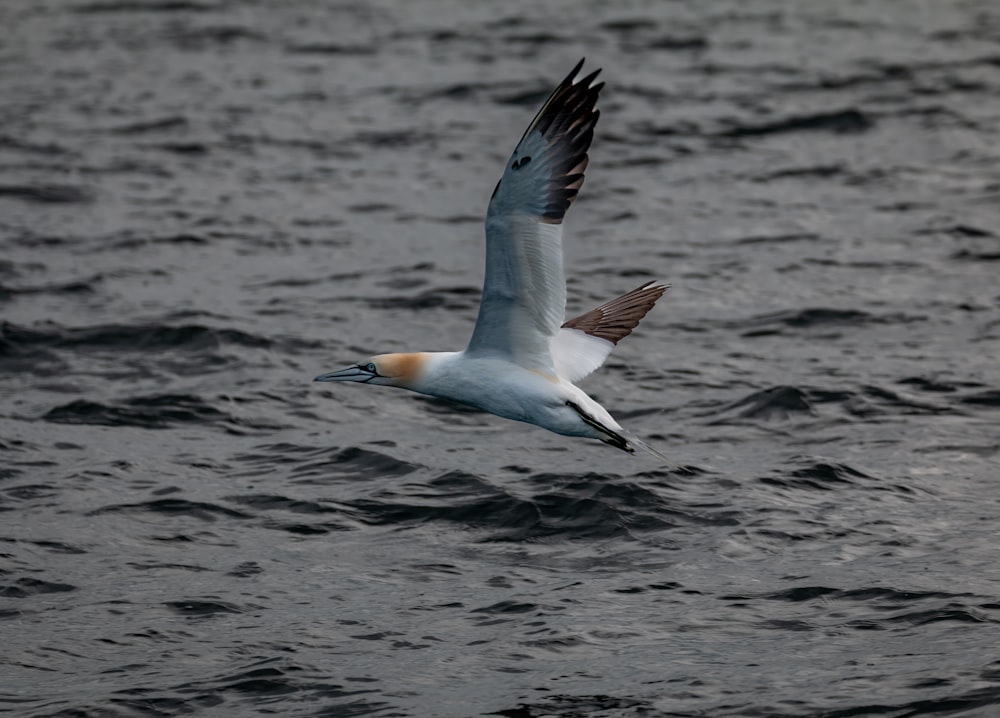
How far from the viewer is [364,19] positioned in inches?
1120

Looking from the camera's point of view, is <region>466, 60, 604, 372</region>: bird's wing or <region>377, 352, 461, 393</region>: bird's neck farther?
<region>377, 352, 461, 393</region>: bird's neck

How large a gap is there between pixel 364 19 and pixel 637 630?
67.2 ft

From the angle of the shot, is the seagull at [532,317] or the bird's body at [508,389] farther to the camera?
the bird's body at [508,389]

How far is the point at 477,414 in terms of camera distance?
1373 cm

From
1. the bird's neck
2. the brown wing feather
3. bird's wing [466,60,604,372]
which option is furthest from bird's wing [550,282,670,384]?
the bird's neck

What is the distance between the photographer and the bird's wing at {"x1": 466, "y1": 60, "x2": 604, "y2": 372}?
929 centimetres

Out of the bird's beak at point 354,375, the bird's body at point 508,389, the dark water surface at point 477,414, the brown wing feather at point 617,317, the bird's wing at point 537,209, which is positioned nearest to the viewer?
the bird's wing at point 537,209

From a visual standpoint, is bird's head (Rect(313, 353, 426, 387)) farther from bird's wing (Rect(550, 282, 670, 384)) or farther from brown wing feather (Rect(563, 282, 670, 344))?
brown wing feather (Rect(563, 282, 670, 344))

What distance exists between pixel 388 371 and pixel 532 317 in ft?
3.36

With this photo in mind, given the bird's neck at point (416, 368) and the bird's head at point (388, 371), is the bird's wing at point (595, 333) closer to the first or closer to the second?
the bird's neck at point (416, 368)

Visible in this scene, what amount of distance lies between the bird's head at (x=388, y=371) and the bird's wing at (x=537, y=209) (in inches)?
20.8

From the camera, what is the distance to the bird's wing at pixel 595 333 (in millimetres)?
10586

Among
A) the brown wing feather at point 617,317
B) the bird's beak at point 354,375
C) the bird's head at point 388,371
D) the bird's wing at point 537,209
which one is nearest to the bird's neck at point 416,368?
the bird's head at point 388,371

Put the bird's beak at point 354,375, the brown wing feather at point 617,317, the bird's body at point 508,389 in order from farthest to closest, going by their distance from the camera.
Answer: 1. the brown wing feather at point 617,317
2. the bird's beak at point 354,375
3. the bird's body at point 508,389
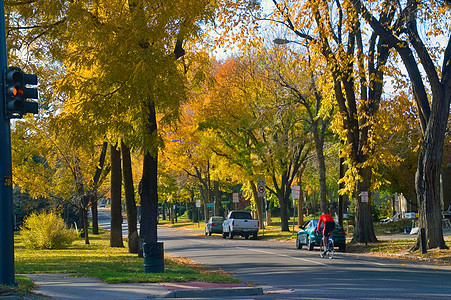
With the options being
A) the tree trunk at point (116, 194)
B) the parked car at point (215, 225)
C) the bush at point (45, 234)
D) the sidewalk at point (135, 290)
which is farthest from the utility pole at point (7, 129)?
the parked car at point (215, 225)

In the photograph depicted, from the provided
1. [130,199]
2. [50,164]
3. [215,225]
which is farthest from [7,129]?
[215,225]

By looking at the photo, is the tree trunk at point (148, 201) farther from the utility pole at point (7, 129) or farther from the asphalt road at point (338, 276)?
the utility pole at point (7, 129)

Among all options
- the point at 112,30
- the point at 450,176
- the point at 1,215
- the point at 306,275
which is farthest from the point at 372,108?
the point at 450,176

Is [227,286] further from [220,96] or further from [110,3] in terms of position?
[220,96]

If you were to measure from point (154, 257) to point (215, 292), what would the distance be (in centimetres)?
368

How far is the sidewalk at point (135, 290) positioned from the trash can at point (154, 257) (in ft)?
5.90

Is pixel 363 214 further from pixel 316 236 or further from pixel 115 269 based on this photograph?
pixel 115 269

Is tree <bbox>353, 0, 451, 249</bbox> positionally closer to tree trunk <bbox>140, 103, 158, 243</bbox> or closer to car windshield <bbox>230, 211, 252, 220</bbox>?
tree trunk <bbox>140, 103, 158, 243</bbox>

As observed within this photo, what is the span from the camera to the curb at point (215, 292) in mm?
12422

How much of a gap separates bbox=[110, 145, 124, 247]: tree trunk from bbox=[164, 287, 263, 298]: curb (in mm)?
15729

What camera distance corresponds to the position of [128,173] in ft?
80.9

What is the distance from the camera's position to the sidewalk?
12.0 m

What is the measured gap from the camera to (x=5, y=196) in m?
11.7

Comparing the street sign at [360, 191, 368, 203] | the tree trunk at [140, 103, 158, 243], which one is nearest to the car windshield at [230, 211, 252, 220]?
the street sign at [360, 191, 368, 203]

▶ [Your goal]:
Copy each line of the records precisely and drop any images they hold.

▶ [Result of the exercise]:
How far from the viewer is [364,19] positioned in inches?
1120

Looking from the camera's point of view, is <region>466, 60, 604, 372</region>: bird's wing or <region>377, 352, 461, 393</region>: bird's neck farther?
<region>377, 352, 461, 393</region>: bird's neck

How large a gap is there between pixel 364 19 and pixel 637 630?
67.2 ft

From the angle of the shot, is the seagull at [532,317] or the bird's body at [508,389] farther to the camera?
the bird's body at [508,389]

How far is the point at 477,414 in terms of camera distance?
1373 cm

From
1. the bird's neck
2. the brown wing feather
3. bird's wing [466,60,604,372]
which option is furthest from bird's wing [550,282,670,384]?
the bird's neck

What is the distance between the photographer and the bird's wing at {"x1": 466, "y1": 60, "x2": 604, "y2": 372}?
929 centimetres

Out of the bird's beak at point 354,375, the bird's body at point 508,389, the dark water surface at point 477,414, the brown wing feather at point 617,317, the bird's wing at point 537,209, which is positioned nearest to the viewer?
the bird's wing at point 537,209

From a visual standpoint, is bird's head (Rect(313, 353, 426, 387)) farther from bird's wing (Rect(550, 282, 670, 384)) or farther from brown wing feather (Rect(563, 282, 670, 344))?
brown wing feather (Rect(563, 282, 670, 344))

What distance exists between pixel 388 371 and pixel 532 317 in ft?
3.36

With this photo in mind, given the bird's neck at point (416, 368) and the bird's head at point (388, 371), is the bird's wing at point (595, 333) closer to the first or closer to the second?
the bird's neck at point (416, 368)

Visible in this scene, what amount of distance lies between the bird's head at (x=388, y=371) and the bird's wing at (x=537, y=209) (in inches)?
20.8

From the camera, what is the distance to the bird's wing at pixel 595 333 (in millimetres)?
10586

Among
A) the brown wing feather at point 617,317
B) the bird's beak at point 354,375
C) the bird's head at point 388,371
D) the bird's wing at point 537,209
which one is nearest to the bird's neck at point 416,368?
the bird's head at point 388,371

Put the bird's beak at point 354,375, the brown wing feather at point 617,317, the bird's body at point 508,389 in order from farthest to closest, going by their distance from the camera.
Answer: 1. the brown wing feather at point 617,317
2. the bird's beak at point 354,375
3. the bird's body at point 508,389
With the options being
A) the tree trunk at point (116, 194)
B) the parked car at point (215, 225)
C) the bush at point (45, 234)
D) the sidewalk at point (135, 290)
which is farthest from the utility pole at point (7, 129)?
the parked car at point (215, 225)

In the photograph depicted, from the provided
1. [130,199]
2. [50,164]
3. [215,225]
which is farthest from [7,129]?
[215,225]

By looking at the photo, is the tree trunk at point (148, 201) farther from the utility pole at point (7, 129) or farther from the asphalt road at point (338, 276)?
the utility pole at point (7, 129)

Among all options
- the point at 112,30
- the point at 450,176
- the point at 1,215
- the point at 306,275
which is farthest from the point at 372,108?
the point at 450,176

Is [227,286] further from [220,96] or further from [110,3] in terms of position?
[220,96]

If you were to measure from point (154, 257) to point (215, 292), what would the distance be (in centimetres)?
368

How far is the sidewalk at point (135, 290) positioned from the trash can at point (154, 257) (in ft)?
5.90

Is pixel 363 214 further from pixel 316 236 or further from pixel 115 269 based on this photograph?
pixel 115 269

Is tree <bbox>353, 0, 451, 249</bbox> positionally closer to tree trunk <bbox>140, 103, 158, 243</bbox> or closer to car windshield <bbox>230, 211, 252, 220</bbox>?
tree trunk <bbox>140, 103, 158, 243</bbox>

As observed within this photo, what is the span from the camera to the curb at point (215, 292) in mm?
12422

How much of a gap separates bbox=[110, 145, 124, 247]: tree trunk from bbox=[164, 287, 263, 298]: curb (in mm)?
15729

What camera distance corresponds to the position of [128,173] in ft?
80.9

What is the distance from the camera's position to the sidewalk?
12.0 m

What is the measured gap from the camera to (x=5, y=196) in m?
11.7

Comparing the street sign at [360, 191, 368, 203] | the tree trunk at [140, 103, 158, 243], which one is nearest to the car windshield at [230, 211, 252, 220]?
the street sign at [360, 191, 368, 203]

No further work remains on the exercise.